After graduation Yarnall started working as engineer at Coatesville Boiler Works in Coatesville, Pennsylvania, and allied companies from 1901 to 1906. In 1908 Yarnall and Bernard G. Waring founded the Yarnall Waring Company for the manufacturing of specialty valves for power plants. He served as president of the company until 1957, and afterwards as chairman of the board.

Yarnall was a respected leader within the Religious Society of Friends in the Philadelphia area. He volunteered to lead Quaker relief efforts in Germany after World War I, and was a founding member in the 1920s of the Business Problems Group of Philadelphia Yearly Meeting. In 1938 Yarnall traveled with George Walton and Rufus Jones on a mission to Nazi Germany to try to help Jewish people there after the Kristallnacht.

In 1941 Yarnall was awarded the Hoover Medal, and in 1942 he received the honorary Doctor Engineering from Lehigh University. He was elected president of the American Society of Mechanical Engineers for the year 1946–47, and in 1947 received the honorary Doctor of Science from Haverford College. His son, Robert Yarnall Jr. (1925-1999), followed into his footsteps.

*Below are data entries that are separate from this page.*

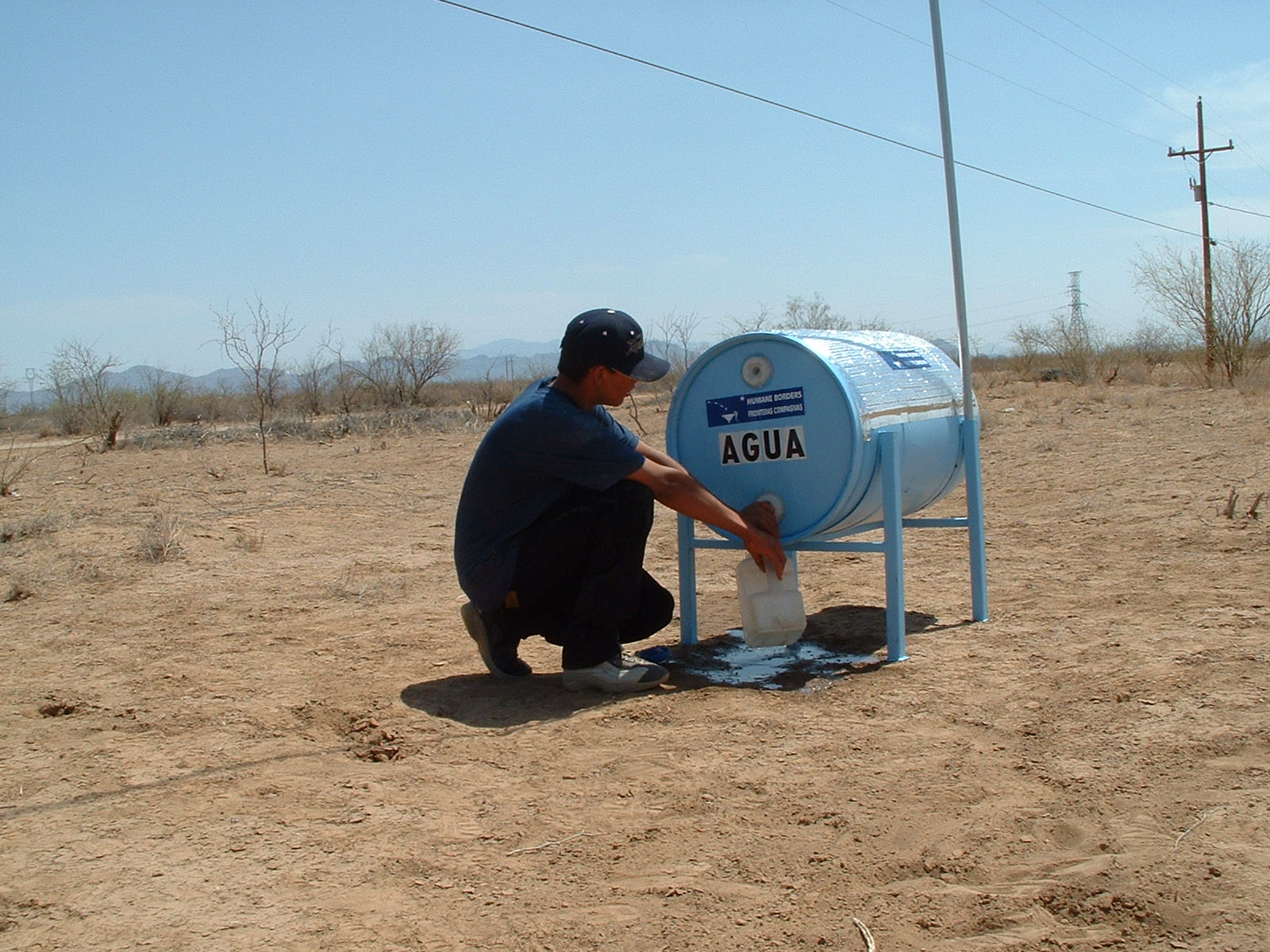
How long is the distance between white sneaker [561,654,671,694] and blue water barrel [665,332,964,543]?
0.82m

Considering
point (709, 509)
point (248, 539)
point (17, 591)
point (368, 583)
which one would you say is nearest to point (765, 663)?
point (709, 509)

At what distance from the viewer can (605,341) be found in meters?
4.05

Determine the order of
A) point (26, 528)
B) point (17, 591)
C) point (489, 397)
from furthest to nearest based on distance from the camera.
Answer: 1. point (489, 397)
2. point (26, 528)
3. point (17, 591)

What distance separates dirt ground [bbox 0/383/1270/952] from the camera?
2445mm

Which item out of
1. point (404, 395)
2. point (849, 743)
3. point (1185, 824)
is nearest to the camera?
point (1185, 824)

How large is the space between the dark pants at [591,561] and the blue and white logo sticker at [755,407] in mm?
612

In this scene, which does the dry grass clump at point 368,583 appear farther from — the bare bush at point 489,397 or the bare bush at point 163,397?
the bare bush at point 163,397

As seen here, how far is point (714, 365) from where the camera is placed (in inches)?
185

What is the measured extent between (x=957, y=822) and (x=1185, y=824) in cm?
53

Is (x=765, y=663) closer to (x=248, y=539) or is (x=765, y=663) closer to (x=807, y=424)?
(x=807, y=424)

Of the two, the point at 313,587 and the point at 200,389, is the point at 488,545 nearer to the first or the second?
the point at 313,587

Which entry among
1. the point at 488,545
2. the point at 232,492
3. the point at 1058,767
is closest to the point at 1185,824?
the point at 1058,767

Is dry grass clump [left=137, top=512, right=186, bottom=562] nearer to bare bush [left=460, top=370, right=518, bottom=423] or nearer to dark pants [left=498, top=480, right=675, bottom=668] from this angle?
dark pants [left=498, top=480, right=675, bottom=668]

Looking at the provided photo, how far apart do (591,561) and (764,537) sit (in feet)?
2.25
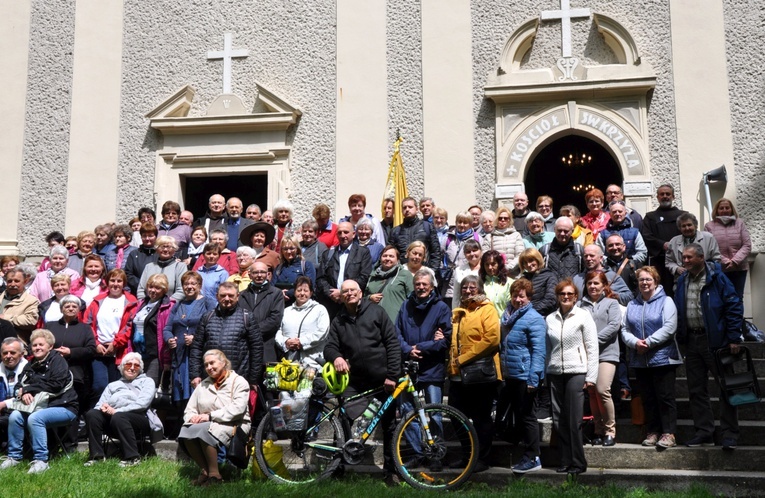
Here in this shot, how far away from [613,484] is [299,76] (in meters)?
7.82

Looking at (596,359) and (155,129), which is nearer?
(596,359)

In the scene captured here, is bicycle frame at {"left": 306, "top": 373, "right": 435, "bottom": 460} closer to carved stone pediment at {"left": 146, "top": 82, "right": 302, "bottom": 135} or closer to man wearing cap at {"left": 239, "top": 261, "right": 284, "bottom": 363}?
man wearing cap at {"left": 239, "top": 261, "right": 284, "bottom": 363}

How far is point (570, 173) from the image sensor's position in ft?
54.3

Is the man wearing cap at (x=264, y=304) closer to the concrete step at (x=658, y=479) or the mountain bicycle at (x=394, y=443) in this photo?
the mountain bicycle at (x=394, y=443)

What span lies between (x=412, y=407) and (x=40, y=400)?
360 cm

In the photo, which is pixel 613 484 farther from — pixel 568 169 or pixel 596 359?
pixel 568 169

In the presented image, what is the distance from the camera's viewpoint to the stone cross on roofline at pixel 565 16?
11.8 m

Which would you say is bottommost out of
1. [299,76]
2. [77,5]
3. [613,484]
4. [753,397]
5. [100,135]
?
[613,484]

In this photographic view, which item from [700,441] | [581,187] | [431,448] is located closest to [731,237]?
[700,441]

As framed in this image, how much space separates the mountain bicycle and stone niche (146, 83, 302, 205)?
5.56m

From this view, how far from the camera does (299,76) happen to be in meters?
12.5

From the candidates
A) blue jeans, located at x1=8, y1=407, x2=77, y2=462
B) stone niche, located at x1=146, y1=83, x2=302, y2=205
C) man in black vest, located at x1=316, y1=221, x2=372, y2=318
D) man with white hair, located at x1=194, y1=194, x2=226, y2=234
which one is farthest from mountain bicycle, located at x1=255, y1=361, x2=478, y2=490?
stone niche, located at x1=146, y1=83, x2=302, y2=205

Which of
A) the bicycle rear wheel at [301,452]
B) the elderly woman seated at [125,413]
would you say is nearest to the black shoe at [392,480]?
the bicycle rear wheel at [301,452]

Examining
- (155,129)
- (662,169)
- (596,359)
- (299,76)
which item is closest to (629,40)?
(662,169)
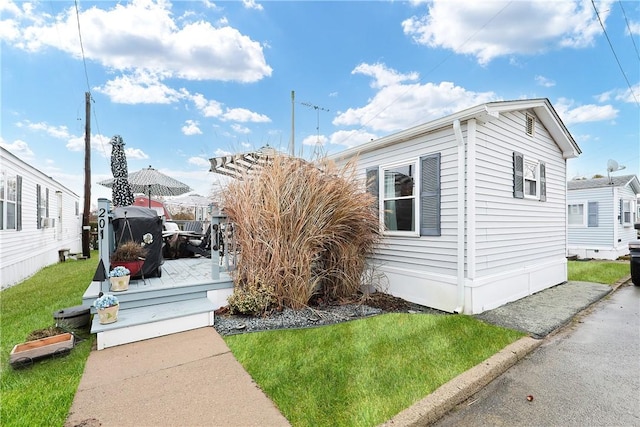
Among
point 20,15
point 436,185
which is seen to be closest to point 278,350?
point 436,185

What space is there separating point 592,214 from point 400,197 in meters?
12.8

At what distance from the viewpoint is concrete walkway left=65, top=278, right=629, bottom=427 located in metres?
2.15

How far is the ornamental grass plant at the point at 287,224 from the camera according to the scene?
14.4 feet

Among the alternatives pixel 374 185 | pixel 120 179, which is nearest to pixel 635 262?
pixel 374 185

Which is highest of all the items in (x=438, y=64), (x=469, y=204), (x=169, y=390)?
(x=438, y=64)

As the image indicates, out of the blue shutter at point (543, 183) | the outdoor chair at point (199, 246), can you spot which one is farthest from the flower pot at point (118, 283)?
the blue shutter at point (543, 183)

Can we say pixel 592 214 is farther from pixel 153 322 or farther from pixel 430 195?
pixel 153 322

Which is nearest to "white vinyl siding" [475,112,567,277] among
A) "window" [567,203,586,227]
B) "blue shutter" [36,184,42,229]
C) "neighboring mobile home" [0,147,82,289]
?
"window" [567,203,586,227]

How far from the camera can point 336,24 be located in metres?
8.61

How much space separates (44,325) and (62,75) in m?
7.62

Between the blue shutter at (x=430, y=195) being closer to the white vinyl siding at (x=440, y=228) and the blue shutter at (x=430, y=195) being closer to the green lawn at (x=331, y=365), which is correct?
the white vinyl siding at (x=440, y=228)

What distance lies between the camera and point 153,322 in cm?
360

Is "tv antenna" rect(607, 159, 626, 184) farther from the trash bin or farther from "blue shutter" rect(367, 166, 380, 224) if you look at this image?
"blue shutter" rect(367, 166, 380, 224)

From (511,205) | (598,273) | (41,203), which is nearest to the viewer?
(511,205)
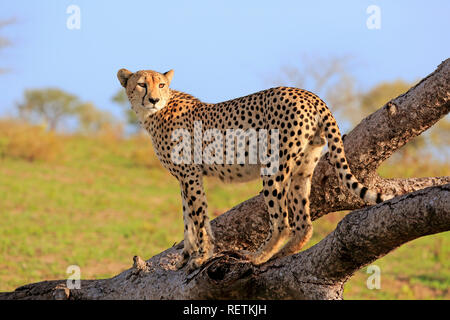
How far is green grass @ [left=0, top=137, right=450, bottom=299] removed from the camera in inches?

== Patents, a selection ==
- Yarnall, David Robert. "Automatic meter control." U.S. Patent No. 1,143,344. 15 Jun. 1915.
- Yarnall, David Robert. "Non-heating valve hand-wheel." U.S. Patent No. 1,218,032. 6 Mar. 1917.
- Yarnall, David Robert. "Sensitive weir-meter inlet control." U.S. Patent No. 1,307,609. 24 Jun. 1919.
- Robert, Yarnall David. "Steam trap." U.S. Patent No. 1,805,064. 12 May 1931.
- David, Robert Yarnall. "Control for valve turning and other operations." U.S. Patent No. 1,865,604. 5 Jul. 1932.